Traditional question

• Does IVC measurement correlate to volume status?

The caveats in interpreting IVC measures for predicting volume status have been explored above. However i should emphasize the crucial diagnostic value of IVC evaluation as part of the multi-organ POCUS in patients with life threatening conditions. This information if supplemented to other measurements of POCUS , can potentially narrow the differential diagnosis.

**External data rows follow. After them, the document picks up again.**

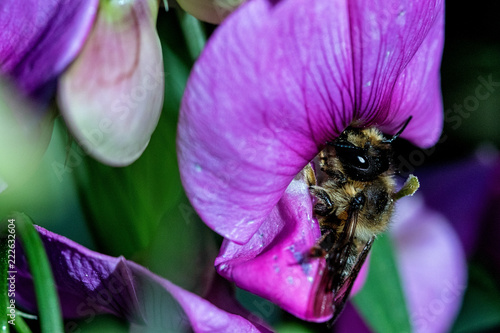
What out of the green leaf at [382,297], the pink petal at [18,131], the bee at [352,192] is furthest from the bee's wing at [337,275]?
the pink petal at [18,131]

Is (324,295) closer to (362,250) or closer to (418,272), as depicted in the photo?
(362,250)

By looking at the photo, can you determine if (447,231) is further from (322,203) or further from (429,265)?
(322,203)

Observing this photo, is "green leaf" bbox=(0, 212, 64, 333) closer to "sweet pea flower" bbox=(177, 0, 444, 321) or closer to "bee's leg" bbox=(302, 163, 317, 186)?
"sweet pea flower" bbox=(177, 0, 444, 321)

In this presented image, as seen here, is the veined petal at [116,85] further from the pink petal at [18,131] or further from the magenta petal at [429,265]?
the magenta petal at [429,265]

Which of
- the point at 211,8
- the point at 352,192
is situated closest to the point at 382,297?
the point at 352,192

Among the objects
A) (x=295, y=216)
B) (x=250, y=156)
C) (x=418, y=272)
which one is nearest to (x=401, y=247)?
(x=418, y=272)

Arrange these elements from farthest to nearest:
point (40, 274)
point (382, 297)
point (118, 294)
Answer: point (382, 297) < point (118, 294) < point (40, 274)
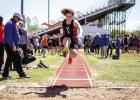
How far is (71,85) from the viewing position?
12211 mm

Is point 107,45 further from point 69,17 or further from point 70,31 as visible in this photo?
point 69,17

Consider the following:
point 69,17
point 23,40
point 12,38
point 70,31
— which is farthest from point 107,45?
point 69,17

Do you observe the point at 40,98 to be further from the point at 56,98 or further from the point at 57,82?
the point at 57,82

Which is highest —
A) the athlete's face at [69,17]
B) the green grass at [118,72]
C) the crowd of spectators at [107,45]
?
the athlete's face at [69,17]

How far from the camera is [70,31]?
1296cm

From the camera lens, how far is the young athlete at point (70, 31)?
12.7 m

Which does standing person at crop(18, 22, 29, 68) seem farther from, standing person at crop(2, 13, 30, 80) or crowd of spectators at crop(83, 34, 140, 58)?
crowd of spectators at crop(83, 34, 140, 58)

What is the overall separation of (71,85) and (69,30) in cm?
168

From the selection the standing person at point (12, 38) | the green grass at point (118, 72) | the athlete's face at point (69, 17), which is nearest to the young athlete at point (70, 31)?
the athlete's face at point (69, 17)

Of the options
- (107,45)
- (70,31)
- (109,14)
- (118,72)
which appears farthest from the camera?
(109,14)

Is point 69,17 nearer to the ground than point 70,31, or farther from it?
farther from it

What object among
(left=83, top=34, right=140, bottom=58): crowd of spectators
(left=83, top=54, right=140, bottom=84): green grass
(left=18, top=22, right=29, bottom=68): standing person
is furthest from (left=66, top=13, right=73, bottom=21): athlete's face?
(left=83, top=34, right=140, bottom=58): crowd of spectators

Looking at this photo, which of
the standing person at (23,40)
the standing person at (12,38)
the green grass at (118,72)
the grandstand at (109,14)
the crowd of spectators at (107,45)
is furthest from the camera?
the grandstand at (109,14)

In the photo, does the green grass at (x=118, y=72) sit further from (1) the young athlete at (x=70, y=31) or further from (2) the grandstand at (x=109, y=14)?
(2) the grandstand at (x=109, y=14)
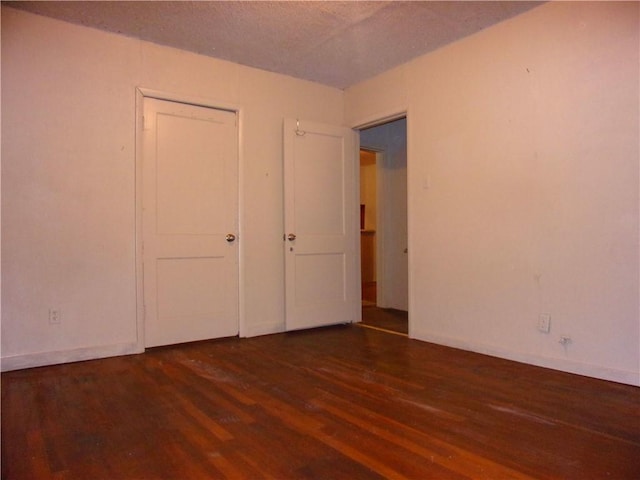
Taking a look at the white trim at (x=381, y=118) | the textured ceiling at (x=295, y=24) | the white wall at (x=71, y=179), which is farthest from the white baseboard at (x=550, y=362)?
the white wall at (x=71, y=179)

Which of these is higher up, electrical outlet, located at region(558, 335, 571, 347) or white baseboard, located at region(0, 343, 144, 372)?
electrical outlet, located at region(558, 335, 571, 347)

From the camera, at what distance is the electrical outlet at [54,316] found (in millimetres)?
3120

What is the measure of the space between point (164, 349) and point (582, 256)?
3.18 meters

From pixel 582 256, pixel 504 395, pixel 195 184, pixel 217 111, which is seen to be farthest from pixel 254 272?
pixel 582 256

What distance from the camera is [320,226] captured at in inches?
175

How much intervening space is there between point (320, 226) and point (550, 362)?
2362mm

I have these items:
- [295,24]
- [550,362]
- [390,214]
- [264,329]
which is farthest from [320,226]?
[550,362]

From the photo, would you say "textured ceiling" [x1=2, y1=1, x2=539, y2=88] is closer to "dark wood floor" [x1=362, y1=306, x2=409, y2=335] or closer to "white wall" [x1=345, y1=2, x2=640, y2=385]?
"white wall" [x1=345, y1=2, x2=640, y2=385]

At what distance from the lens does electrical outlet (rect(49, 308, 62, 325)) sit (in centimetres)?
312

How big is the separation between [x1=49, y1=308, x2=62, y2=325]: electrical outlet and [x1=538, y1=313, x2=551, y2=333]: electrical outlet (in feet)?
11.2

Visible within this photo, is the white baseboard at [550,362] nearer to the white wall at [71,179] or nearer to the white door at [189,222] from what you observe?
the white door at [189,222]

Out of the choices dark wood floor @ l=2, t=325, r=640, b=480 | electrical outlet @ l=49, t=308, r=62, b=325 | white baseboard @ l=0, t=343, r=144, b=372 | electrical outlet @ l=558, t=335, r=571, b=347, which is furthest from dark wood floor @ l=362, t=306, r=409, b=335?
electrical outlet @ l=49, t=308, r=62, b=325

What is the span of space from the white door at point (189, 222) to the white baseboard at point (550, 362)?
75.0 inches

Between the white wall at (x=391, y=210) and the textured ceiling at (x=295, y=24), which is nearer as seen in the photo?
the textured ceiling at (x=295, y=24)
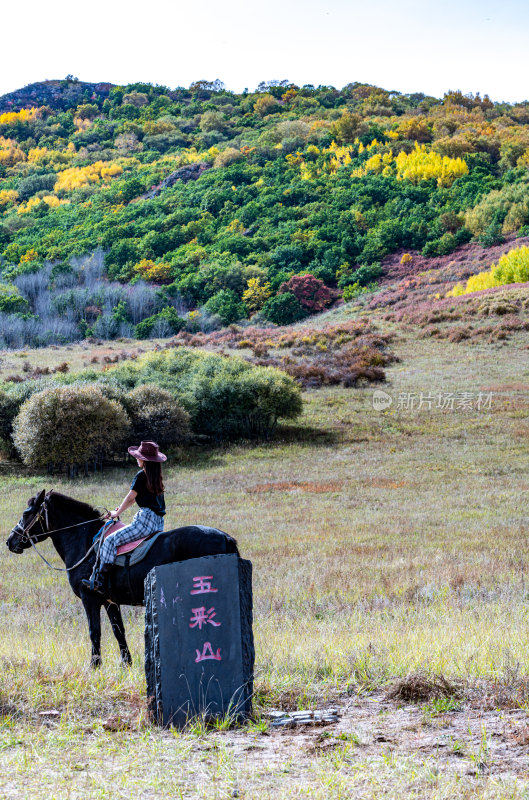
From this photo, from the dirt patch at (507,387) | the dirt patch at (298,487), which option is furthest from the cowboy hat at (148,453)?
the dirt patch at (507,387)

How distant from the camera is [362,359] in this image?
41.0m

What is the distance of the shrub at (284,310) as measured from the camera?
7538 cm

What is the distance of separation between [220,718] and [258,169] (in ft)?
428

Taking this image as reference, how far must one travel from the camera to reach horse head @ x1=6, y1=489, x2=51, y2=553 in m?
8.10

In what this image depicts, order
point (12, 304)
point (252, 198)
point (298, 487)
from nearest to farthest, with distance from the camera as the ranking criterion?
point (298, 487) → point (12, 304) → point (252, 198)

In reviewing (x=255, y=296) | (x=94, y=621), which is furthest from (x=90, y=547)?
(x=255, y=296)

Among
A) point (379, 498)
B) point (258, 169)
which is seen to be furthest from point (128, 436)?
point (258, 169)

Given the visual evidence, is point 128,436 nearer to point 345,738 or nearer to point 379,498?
point 379,498

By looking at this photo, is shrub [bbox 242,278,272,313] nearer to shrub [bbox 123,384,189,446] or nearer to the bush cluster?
the bush cluster

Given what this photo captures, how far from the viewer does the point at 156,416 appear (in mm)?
29812

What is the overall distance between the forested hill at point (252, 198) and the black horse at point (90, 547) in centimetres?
6508

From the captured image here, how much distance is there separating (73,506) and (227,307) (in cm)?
7126
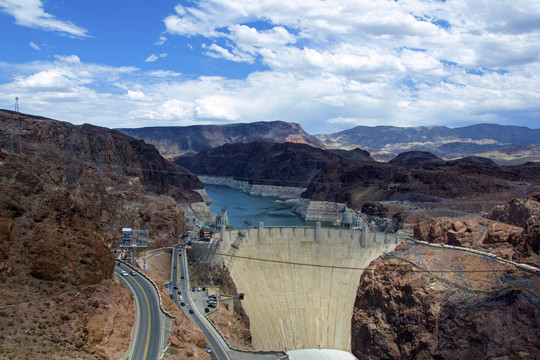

The essential cardiovascular physiology for integrating clinical information and point of care labs and ultrasonographic information in approach to diagnosis of unstable patients is discussed below.

As described by Poieseuille’s law, blood pressure is approximately equal to the product of cardiac output and systemic vascular resistance.¹²

At the most basic levels clinical signs of adequate cardiac output can often be sufficient. This includes 👉Normal level of consciousness 👉Warm extremities 👉Adequate urine output Presence of normal lab values for tissue perfusion such as blood lactate and normal base excess are reassuring.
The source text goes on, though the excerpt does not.